気分、体調ともに絶不調だが、せっかくなので観に行ってみた。
いきなり<春の祭典>、しかも終曲から始まる。
何故だろうか、今日の僕には、と限定した方が良いのかもしれないが、それがひどく色褪せて見えた。男女のペアが、いかにもアレを想起させる動き、それがどうにもアカ抜けなく見えてしまう。以前に、多分1960年代くらいにこの振付けで行ったパフォーマンスの映像を観たことがある。その時は、今日ほどには?マークはつかなかった。
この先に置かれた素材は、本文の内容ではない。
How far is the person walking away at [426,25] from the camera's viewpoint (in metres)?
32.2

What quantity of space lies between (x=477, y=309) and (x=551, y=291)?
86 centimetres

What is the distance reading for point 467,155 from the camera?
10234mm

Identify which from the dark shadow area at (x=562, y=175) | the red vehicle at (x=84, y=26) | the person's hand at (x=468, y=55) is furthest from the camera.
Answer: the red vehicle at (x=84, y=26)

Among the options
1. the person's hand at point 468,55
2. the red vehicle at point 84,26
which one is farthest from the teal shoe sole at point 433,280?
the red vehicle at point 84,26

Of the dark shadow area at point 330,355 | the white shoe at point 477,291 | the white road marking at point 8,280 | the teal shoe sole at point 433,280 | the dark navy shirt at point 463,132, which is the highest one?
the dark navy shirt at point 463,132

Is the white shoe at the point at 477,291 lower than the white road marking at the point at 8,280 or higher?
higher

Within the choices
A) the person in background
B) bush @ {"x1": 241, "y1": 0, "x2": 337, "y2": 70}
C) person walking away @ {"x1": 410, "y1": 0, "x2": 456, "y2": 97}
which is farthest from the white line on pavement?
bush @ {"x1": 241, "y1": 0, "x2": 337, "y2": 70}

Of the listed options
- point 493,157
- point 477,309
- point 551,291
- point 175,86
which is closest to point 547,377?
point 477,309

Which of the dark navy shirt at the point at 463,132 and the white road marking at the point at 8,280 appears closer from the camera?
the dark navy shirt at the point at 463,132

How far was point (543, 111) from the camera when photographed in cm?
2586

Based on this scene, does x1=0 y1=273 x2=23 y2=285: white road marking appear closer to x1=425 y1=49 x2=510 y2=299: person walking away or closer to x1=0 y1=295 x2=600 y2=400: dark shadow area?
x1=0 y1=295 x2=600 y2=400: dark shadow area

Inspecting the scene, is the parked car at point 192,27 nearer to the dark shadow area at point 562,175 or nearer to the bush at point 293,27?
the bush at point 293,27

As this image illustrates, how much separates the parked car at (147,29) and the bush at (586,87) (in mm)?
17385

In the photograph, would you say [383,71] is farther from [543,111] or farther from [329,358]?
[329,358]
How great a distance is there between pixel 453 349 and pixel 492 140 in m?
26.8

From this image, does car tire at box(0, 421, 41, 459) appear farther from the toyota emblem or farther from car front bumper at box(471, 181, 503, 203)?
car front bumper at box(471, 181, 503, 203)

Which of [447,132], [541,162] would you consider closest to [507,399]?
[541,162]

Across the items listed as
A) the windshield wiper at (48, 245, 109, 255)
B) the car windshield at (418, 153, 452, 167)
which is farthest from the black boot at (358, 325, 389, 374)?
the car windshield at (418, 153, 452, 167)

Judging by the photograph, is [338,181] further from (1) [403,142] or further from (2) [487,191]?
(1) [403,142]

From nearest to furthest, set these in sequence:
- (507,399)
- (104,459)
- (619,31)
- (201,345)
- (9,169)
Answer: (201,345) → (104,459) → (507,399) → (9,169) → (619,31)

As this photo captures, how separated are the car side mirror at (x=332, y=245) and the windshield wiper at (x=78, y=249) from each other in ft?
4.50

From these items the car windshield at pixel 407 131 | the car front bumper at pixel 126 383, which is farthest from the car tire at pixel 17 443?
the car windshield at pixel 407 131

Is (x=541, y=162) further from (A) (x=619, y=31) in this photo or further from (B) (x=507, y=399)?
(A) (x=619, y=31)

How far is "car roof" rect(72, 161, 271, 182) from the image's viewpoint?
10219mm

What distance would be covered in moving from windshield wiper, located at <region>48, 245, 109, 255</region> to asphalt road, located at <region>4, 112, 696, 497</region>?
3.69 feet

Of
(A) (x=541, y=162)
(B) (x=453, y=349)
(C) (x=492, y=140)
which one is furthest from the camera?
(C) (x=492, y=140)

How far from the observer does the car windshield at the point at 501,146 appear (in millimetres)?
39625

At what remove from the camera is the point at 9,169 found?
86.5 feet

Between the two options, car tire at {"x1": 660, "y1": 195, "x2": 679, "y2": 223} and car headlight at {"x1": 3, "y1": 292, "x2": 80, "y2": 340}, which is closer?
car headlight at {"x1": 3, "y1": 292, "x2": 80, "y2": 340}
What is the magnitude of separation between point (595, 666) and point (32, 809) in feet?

<ハルサイ>の後は<ロミオとジュリエット>、チャドの民族音楽を使った<ヘリオガバルス>とかマーラーの<さすらう若人の歌>などが続く。
後半、<バレエ・フォー・ライフ>からクイーンの<ボーン・トゥ・ラヴ・ユー>やモーツァルトのピアノ協奏曲第21番の第2楽章などが舞台上に現れる。最後かな、というあたりでまた<ハルサイ>。かたちの上では<ハルサイ>を枠にして、その間にベジャールガ描いてきたさまざまな「愛のかたち」を並べる、ということか。そして<ハルサイ>で終わったかと見せかけて、最後にクイーンの<ショウ・マスト・ゴー・オン>が来る。本当ならベジャールが舞台のど真ん中に立つような絵柄だったのだろうか。しかし、これは「カーテンコールのシーン」である。最初から演出として織込み済みの場面である。これは最も悪い表現になるのだろうが、そのナルシスティックさにあざとさすら感じる。
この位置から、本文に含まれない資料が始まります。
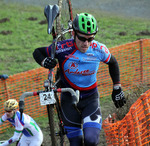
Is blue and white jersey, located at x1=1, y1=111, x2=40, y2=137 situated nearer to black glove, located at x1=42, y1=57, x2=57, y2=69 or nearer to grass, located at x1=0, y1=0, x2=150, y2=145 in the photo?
black glove, located at x1=42, y1=57, x2=57, y2=69

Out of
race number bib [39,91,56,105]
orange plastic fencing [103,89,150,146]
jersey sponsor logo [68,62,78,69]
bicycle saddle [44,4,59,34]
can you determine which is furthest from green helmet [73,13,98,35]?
orange plastic fencing [103,89,150,146]

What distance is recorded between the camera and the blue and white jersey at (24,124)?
5.88 meters

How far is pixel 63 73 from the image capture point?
5.25 m

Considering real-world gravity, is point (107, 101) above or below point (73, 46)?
below

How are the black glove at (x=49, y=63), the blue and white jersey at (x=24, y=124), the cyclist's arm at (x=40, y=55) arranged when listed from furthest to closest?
the blue and white jersey at (x=24, y=124)
the cyclist's arm at (x=40, y=55)
the black glove at (x=49, y=63)

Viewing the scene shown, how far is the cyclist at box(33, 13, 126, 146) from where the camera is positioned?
190 inches

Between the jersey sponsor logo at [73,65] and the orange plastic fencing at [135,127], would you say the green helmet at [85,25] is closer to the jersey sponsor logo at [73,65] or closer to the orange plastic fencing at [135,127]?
the jersey sponsor logo at [73,65]

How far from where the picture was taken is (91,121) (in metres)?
4.87

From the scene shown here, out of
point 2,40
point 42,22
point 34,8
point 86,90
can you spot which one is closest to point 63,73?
point 86,90

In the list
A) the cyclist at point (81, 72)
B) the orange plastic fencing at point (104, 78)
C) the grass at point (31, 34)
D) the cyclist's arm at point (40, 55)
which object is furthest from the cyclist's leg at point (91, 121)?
the grass at point (31, 34)

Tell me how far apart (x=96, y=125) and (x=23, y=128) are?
79.0 inches

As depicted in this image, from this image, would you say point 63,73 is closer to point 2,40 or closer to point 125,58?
point 125,58

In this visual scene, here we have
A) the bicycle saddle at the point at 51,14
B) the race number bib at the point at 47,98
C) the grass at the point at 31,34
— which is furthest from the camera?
the grass at the point at 31,34

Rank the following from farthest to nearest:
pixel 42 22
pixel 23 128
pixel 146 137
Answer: pixel 42 22 → pixel 23 128 → pixel 146 137
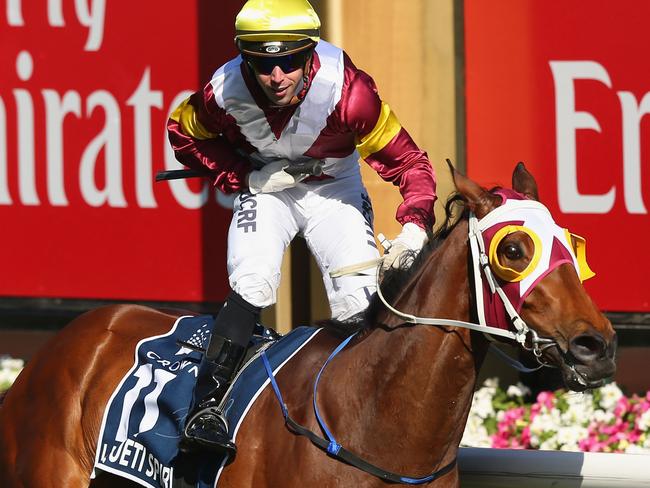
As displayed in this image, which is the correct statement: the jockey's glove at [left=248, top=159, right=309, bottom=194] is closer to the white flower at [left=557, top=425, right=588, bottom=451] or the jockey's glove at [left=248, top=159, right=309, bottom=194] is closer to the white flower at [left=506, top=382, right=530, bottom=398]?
the white flower at [left=557, top=425, right=588, bottom=451]

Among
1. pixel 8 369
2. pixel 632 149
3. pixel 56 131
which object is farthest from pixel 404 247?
pixel 8 369

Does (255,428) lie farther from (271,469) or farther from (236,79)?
(236,79)

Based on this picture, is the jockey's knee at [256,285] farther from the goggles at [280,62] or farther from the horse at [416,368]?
the goggles at [280,62]

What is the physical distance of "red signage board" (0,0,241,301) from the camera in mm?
7070

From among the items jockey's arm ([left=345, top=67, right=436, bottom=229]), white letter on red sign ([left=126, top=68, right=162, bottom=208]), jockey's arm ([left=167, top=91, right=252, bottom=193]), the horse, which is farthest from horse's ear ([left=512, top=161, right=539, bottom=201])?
white letter on red sign ([left=126, top=68, right=162, bottom=208])

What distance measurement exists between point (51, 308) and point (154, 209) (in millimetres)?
851

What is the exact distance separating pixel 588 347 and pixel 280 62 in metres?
1.39

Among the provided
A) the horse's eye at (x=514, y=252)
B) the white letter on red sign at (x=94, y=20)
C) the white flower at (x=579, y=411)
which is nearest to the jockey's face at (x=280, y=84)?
the horse's eye at (x=514, y=252)

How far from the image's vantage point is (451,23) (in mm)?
6551

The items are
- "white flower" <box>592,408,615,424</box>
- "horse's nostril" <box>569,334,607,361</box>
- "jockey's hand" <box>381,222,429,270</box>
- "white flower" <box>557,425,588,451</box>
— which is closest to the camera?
"horse's nostril" <box>569,334,607,361</box>

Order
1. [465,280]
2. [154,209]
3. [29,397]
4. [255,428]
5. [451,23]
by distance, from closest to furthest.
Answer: [465,280], [255,428], [29,397], [451,23], [154,209]

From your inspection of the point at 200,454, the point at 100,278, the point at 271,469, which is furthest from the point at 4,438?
the point at 100,278

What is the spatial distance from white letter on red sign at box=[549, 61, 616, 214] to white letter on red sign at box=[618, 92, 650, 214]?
A: 3.4 inches

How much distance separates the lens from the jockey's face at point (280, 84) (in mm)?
3953
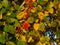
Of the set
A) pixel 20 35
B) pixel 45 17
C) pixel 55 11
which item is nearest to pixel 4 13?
pixel 20 35

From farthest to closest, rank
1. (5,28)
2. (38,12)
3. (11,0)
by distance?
(11,0) → (38,12) → (5,28)

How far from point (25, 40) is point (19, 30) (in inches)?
3.3

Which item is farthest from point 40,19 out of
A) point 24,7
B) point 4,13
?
point 4,13

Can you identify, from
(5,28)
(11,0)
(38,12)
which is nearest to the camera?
(5,28)

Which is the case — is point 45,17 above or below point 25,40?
above

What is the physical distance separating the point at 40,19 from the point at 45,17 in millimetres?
41

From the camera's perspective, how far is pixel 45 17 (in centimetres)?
169

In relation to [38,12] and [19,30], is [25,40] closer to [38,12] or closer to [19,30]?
[19,30]

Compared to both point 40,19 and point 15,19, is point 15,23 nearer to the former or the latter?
point 15,19

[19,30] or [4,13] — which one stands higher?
[4,13]

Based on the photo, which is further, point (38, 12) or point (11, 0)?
point (11, 0)

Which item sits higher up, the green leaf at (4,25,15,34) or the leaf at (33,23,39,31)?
the green leaf at (4,25,15,34)

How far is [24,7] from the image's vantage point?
1.72m

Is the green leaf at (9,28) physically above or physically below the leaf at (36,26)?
above
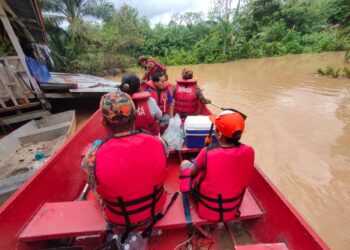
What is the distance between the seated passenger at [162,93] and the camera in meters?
3.41

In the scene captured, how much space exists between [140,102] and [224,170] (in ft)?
5.17

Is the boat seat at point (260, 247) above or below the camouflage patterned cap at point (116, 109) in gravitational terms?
below

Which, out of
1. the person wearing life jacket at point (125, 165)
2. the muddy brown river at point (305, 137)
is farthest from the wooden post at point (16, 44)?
the person wearing life jacket at point (125, 165)

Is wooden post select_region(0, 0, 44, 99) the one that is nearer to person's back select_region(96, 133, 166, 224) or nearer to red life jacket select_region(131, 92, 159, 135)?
red life jacket select_region(131, 92, 159, 135)

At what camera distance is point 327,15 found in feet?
71.4

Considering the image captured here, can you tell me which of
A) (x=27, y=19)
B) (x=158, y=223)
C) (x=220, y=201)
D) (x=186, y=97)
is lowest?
(x=158, y=223)

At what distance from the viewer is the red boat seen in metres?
1.59

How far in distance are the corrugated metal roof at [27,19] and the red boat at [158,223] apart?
4157 mm

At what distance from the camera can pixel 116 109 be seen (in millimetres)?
1360

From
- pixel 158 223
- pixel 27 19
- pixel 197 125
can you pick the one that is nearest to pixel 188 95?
pixel 197 125

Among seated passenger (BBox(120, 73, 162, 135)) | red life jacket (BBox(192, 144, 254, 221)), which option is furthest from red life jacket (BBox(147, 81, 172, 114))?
red life jacket (BBox(192, 144, 254, 221))

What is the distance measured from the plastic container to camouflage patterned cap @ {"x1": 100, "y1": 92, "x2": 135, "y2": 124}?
1.51m

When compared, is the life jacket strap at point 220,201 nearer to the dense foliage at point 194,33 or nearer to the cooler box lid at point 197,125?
the cooler box lid at point 197,125

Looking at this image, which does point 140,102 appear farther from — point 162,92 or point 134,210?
point 134,210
繰り返しになるが今日は僕自身の調子も悪いので、かなりひねくれた感じになっていることは承知しているが、総括。
ベジャールは結局クイーンの音楽みたいなものだったのか。めちゃくちゃに革新的ではないが、十分にキャッチーではある。もちろん面白く思える部分も少なくはない。そして、いささか過剰演出気味のノリにハマる人はハマる。ただし、同時に少々時代がかって見えてしまう。ということは、ベジャールの芸術は20 世紀をまたぎきれなかったのかもしれない。